‘Success didn’t change Pankaj Udhas when he was a ghazal superstar’ says Kavita Krishnamurti | Exclusive


In a sobering tribute to one of India’s most cherished ghazal voices, Pankaj Udhas’s departure left a deep void in the world of Indian music. The maestro, synonymous with the soulful track ‘Chitthi Aayee Hai,’ succumbed to an extended illness on Monday, closing a chapter full of melodic wizardry at the age of 72.

Spanning a career that introduced myriad melodious ghazals, Pankaj Udhas teamed up with numerous artists, gifting fans classics that resonate with emotions.

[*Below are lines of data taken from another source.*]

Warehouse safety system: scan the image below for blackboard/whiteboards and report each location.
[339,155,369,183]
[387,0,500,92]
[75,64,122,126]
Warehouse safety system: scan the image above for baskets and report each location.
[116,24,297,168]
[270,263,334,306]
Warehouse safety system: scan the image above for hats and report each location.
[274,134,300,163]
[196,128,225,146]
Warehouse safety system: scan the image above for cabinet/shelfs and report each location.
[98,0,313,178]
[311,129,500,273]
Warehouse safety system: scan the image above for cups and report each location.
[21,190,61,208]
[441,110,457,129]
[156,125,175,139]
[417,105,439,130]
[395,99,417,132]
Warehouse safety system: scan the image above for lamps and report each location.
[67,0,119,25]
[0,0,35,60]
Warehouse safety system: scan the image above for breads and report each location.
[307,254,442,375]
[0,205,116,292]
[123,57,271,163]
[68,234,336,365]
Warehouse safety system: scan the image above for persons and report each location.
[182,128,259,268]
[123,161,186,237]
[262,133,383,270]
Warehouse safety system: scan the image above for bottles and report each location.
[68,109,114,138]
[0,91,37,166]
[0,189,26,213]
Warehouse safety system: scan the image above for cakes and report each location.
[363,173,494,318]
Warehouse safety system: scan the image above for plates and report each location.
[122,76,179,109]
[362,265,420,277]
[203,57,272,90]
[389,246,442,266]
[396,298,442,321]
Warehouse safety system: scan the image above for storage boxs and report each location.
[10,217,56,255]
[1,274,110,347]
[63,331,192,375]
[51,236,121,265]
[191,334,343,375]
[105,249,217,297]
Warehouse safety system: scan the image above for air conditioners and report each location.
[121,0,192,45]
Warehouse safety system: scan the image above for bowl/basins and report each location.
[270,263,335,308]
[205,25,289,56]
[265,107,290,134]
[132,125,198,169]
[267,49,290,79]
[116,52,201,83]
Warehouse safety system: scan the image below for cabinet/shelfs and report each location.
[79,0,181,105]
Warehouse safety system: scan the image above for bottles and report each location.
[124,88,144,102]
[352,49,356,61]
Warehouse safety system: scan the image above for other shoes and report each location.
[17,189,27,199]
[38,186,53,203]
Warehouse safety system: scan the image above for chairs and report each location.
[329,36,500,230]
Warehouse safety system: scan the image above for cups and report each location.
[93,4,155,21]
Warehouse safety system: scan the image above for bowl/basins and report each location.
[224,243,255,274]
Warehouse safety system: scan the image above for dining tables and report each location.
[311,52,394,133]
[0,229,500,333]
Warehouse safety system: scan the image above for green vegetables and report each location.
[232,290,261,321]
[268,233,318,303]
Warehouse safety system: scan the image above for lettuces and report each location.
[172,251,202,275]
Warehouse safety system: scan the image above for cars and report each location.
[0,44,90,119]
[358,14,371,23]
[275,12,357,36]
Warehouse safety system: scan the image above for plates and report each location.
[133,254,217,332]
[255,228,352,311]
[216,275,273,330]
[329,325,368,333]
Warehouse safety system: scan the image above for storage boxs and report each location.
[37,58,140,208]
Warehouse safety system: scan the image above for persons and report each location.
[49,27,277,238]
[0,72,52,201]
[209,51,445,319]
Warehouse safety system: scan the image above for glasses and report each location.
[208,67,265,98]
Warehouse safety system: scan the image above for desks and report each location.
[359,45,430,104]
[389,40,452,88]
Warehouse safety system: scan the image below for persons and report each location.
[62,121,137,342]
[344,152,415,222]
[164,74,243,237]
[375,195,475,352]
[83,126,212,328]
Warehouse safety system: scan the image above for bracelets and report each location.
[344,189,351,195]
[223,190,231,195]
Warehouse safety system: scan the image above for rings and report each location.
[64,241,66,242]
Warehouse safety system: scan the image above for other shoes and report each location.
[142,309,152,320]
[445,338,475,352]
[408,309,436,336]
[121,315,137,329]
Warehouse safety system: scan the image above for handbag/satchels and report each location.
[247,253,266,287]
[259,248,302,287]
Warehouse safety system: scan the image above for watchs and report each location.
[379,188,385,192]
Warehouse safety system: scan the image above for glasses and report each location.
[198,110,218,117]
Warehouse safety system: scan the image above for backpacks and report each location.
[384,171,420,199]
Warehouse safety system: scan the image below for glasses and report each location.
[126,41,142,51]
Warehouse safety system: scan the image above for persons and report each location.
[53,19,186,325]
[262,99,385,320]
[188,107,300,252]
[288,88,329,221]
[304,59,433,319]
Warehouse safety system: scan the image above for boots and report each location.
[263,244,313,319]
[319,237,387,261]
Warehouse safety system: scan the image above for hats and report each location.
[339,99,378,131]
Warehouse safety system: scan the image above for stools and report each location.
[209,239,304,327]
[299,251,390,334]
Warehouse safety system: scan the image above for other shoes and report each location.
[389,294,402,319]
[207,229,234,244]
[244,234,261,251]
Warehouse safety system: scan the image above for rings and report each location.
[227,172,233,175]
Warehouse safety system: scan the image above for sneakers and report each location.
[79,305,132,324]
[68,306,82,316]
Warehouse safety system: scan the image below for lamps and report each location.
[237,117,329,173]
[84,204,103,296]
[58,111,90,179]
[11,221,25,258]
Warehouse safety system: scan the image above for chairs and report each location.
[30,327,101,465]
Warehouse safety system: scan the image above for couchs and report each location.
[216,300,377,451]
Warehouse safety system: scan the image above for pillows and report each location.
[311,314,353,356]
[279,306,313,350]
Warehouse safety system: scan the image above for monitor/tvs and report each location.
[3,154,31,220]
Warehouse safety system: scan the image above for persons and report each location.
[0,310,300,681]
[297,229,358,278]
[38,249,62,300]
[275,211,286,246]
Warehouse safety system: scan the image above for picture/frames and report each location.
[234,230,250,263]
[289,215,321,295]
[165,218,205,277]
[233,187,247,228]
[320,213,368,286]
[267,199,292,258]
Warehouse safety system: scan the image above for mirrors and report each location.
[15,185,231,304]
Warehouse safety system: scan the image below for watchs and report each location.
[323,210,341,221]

Singer Kavita Krishnamurti, his longtime collaborator, lent her voice alongside Udhas on duets including ‘Aankh Mere Yaar Ki Dukhe’ (Ek Hi Raasta), ‘Mohabbaton Kaa Safar Hai’, and ‘Bareyada Mounada Kavite’ (Sparsha). Sharing her recollections exclusively with mid-day.com, Kavita expressed her affection and respect for the ghazal maestro.

“Pankaj Udhasji was the sweetest and the nicest person in the music industry. One of the finest singers, his song ‘Chitthi Aayee Hai’, makes every Indian emotional. He had a very beautiful voice. I have known him from my St Xaviers Sangeet Mandal days. I will miss his smiling face and courteous ways. Success didn’t change him, especially when he was a superstar in the ghazal field, and he met all his old friends the same way,” she recounted fondly.

The news of his passing was conveyed through an Instagram post by his daughter Nayaab. Her message bore the weight of her anguish, “With a very heavy heart, we are saddened to inform you of the sad demise of Padmashri Pankaj Udhas on 26th February 2024 due to a prolonged illness.”

As confidants and colleagues mourned, ghazal singer Talat Aziz also paid his emotional respects through social media. “I knew he was unwell for the past couple of days. He was very serious. I am not aware of the exact cause. However, it is the end of an era with Pankaj passing away. Lots of memories. We started our career together, did a lot of concerts, and spent a lot of time being friends. I couldn’t meet him recently due to his ill health. I pray that his soul rests in peace. It has been shocking for us, especially me and Anup (Jalota),” Talat penned, visibly distraught at the loss of his friend.

Pankaj’s claim to fame soared with the release of his solo ghazal album ‘Aahat’ in 1980, marking the inception of an illustrious journey that was to etch his name in the annals of Indian music. His subsequent albums, ‘Mukarar’ in 1981, ‘Tarrannum’ in 1982, and ‘Mehfil’ in 1983, were met with overwhelming adoration. His Midas touch extended to Bollywood, where he rendered immortal classics like ‘Chitthi Aayi Hai’ (Naam), ‘Chhupana Bhi Nahi Aata’ (Baazigar), ‘Mahiya Teri Kasam’ (Ghayal), and ‘Na Kajre Ki Dhar’ (Mohra), endearing him ever more to his legion of fans.

Pankaj’s contributions to music showered him with numerous accolades, and notably, in 2006, he was awarded the prestigious Padma Shri, one of the highest civilian honors in India, in recognition of his outstanding artistry.

As the nightingale of India, Kavita Krishnamurti mourns alongside the nation, the legacy of Pankaj Udhas is immortalized through his melodies. His voice may have hushed, but his songs continue to resonate in the hearts of countless admirers, echoing with a profundity that transcends time, a true testament to a superstar unchanged by fame and loved by all.